#### SET PROBLEM 1:
Show every line of the listing that contains the string "evenodd", copying each line in full. Matching is case-sensitive.

E. 11.—Suetonius, however, now felt strong enough to risk a battle. The odds were enormous, for the British forces were estimated at two hundred and thirty thousand, while his own were barely ten thousand—only one legion (the Fourteenth) with the cavalry of the Twentieth. (Where its infantry was does not appear: it may have been left behind in the west.) The Ninth had ceased to exist, and the Second did not arrive from far-off Caerleon till too late for the fight. The strength of legionary sentiment is shown by the fact that its commander actually slew himself for vexation that the Fourteenth had won without his men.
E. 12.—Where the armies met is quite uncertain, though tradition fixes on a not unlikely spot near London, whose name of "Battle Bridge" has but lately been overlaid by the modern designation of "King's Cross."[179] We only know that Suetonius drew up his line across a glade in the forest, which thus protected his flanks, and awaited the foe as they came pouring back from Verulam. In front of the British line Boadicea, arrayed in the Icenian tartan, her plaid fastened by a golden brooch, and a spear in her hand, was seen passing along "loftily-charioted" from clan to clan, as she exhorted each in turn to conquer or die. Suetonius is said to have given the like exhortation to the Romans; but every man in their ranks must already have been well aware that defeat would spell death for him. The one chance was in steadiness and disciplined valour; and the legionaries stood firm under a storm of missiles, withholding their own fire till the foe came within close range. Then, and not till then, they delivered a simultaneous discharge of their terrible pila[180] on the British centre. The front gave with the volley, and the Romans, at once wheeling into wedge-shape formation, charged sword in hand into the gap, and cut the British line clean in two. Behind it was a laager of wagons, containing their families and spoil, and there the Britons made a last attempt to rally. But the furious Romans entered the enclosure with them, and the fight became a simple massacre. No fewer than eighty thousand fell, and the very horses and oxen were slaughtered by the maddened soldiery to swell the heaps of slain. Boadicea, broken-hearted, died by poison; and (being reinforced by troops from Germany) Suetonius proceeded "to make a desert and call it Peace."[181]
E. 13.—The punishment he dealt out to the revolted districts was so remorseless that the new Procurator, Julius Classicianus, sent a formal complaint to Rome on the suicidal impolicy of his superior's measures. Nero, however, did not mend matters by sending (like Claudius) a freed-man favourite as Royal Commissioner to supersede Suetonius. Polycletus was received with derision both by Roman and Briton, and Suetonius remained acting Governor till the wreck of some warships afforded an excuse for a peremptory order to "hand over the command" to Petronius Turpilianus. Fighting now ceased by mutual consent; and this disgraceful slackness was called by the new Governor "Peace with Honour" [honestum pacis nomen segni otio imposuit].
SECTION F.

#### DATA SUPPLIED:
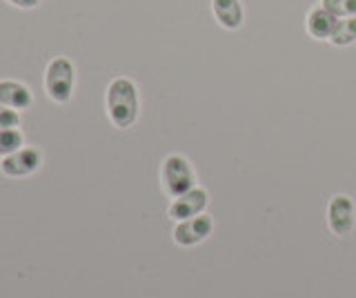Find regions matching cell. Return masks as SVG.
--
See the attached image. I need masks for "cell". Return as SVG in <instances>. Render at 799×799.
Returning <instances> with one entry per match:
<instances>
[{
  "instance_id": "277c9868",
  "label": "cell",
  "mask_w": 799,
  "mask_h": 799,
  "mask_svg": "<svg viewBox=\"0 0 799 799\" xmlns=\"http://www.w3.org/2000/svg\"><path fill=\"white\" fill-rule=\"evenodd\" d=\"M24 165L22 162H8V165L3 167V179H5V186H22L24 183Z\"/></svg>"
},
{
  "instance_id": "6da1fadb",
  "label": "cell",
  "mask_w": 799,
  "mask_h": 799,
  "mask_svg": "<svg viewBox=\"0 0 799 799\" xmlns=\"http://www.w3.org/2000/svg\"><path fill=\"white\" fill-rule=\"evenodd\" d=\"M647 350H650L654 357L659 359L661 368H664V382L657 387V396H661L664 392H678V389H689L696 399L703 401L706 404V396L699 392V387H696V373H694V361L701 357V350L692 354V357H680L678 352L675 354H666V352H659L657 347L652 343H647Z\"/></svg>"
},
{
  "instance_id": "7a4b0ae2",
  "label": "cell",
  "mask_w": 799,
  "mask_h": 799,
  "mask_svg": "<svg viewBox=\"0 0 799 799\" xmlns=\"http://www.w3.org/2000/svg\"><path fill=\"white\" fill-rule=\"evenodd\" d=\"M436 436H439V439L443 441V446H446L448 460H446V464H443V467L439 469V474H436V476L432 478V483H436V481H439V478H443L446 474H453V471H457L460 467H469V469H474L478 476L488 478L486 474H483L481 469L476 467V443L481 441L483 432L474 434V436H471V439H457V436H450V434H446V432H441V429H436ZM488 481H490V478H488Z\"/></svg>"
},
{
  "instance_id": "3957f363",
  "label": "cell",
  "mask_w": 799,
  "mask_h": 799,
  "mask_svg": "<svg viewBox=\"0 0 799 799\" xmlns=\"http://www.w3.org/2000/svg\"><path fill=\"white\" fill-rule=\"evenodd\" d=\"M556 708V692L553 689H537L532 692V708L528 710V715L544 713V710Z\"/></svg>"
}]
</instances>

#### SET PROBLEM 2:
Supply the next part of the history of Suetonius and the British revolt, beginning after its final line.

#### REPLY 1:
  "mask_svg": "<svg viewBox=\"0 0 799 799\" xmlns=\"http://www.w3.org/2000/svg\"><path fill=\"white\" fill-rule=\"evenodd\" d=\"M24 165L22 162H8V165L3 167V179H5V186H22L24 183Z\"/></svg>"
  "mask_svg": "<svg viewBox=\"0 0 799 799\" xmlns=\"http://www.w3.org/2000/svg\"><path fill=\"white\" fill-rule=\"evenodd\" d=\"M647 350H650L654 357L659 359L661 368H664V382L657 387V396H661L664 392H678V389H689L696 399L703 401L706 404V396L699 392V387H696V373H694V361L701 357V350L692 354V357H680L678 352L675 354H666V352H659L657 347L652 343H647Z\"/></svg>"
  "mask_svg": "<svg viewBox=\"0 0 799 799\" xmlns=\"http://www.w3.org/2000/svg\"><path fill=\"white\" fill-rule=\"evenodd\" d=\"M436 436H439V439L443 441V446H446L448 460H446V464H443V467L439 469V474H436V476L432 478V483H436V481H439V478H443L446 474H453V471H457L460 467H469V469H474L478 476L488 478L486 474H483L481 469L476 467V443L481 441L483 432L474 434V436H471V439H457V436H450V434H446V432H441V429H436ZM488 481H490V478H488Z\"/></svg>"
  "mask_svg": "<svg viewBox=\"0 0 799 799\" xmlns=\"http://www.w3.org/2000/svg\"><path fill=\"white\" fill-rule=\"evenodd\" d=\"M556 708V692L553 689H537L532 692V708L528 710V715L544 713V710Z\"/></svg>"

#### REPLY 2:
Civil war—Otho and Vitellius—Army of Britain—Priscus—Agricola—Vespasian Emperor—Cerealis—Brigantes put down—Frontinus—Silurians put down—Agricola Pro-praetor—Ordovices put down—Pacification of South Britain—Roman civilization introduced—Caledonian campaign—Galgacus—Agricola's rampart—Domitian—Resignation and death of Agricola.
F. 1.—Disgraceful as the policy of Petronius seemed to Tacitus (under the inspiration probably of his father-in-law Agricola), it did actually secure for Britain several years of much-needed peace. Not till the months of confusion which followed the death of Nero [June 10, A.D. 68] did any native rising take place, and then only in Wales and the north. The Roman Army of Britain was thus free to take sides in the contest for the throne between Otho and Vitellius, of which all that could be predicted was that the victor would be the worse of the two [deteriorem fore quisquis vicisset]. They were, however, so much ahead of their date that, before accepting this alternative, they actually thought of setting up an Emperor of their own, after the fashion so freely followed in later centuries. Fortunately the popular subaltern [[Greek: hupostrategos]] on whom their choice fell, one Priscus, had the sense to see that the time was not yet come for such action, and sarcastically refused the crown. "I am no more fit," he said, "to be an Emperor [[Greek: autokrator]]than you to be soldiers." The army now proceeded to "sit on the fence"; some legions, notably the famous Fourteenth, slightly inclined to Otho, others to Vitellius, till their hesitation was ended by their own special hero, Vespasian, fresh from his Judaean victories,[182] coming forward as Pretender. Agricola, now in command of the Twentieth, at once declared for him, and the other legions followed suit—the Fourteenth being gratified by the title "Victores Britannici," officially conferred upon them by the Emperor's new Pro-praetor, Petilius Cerealis.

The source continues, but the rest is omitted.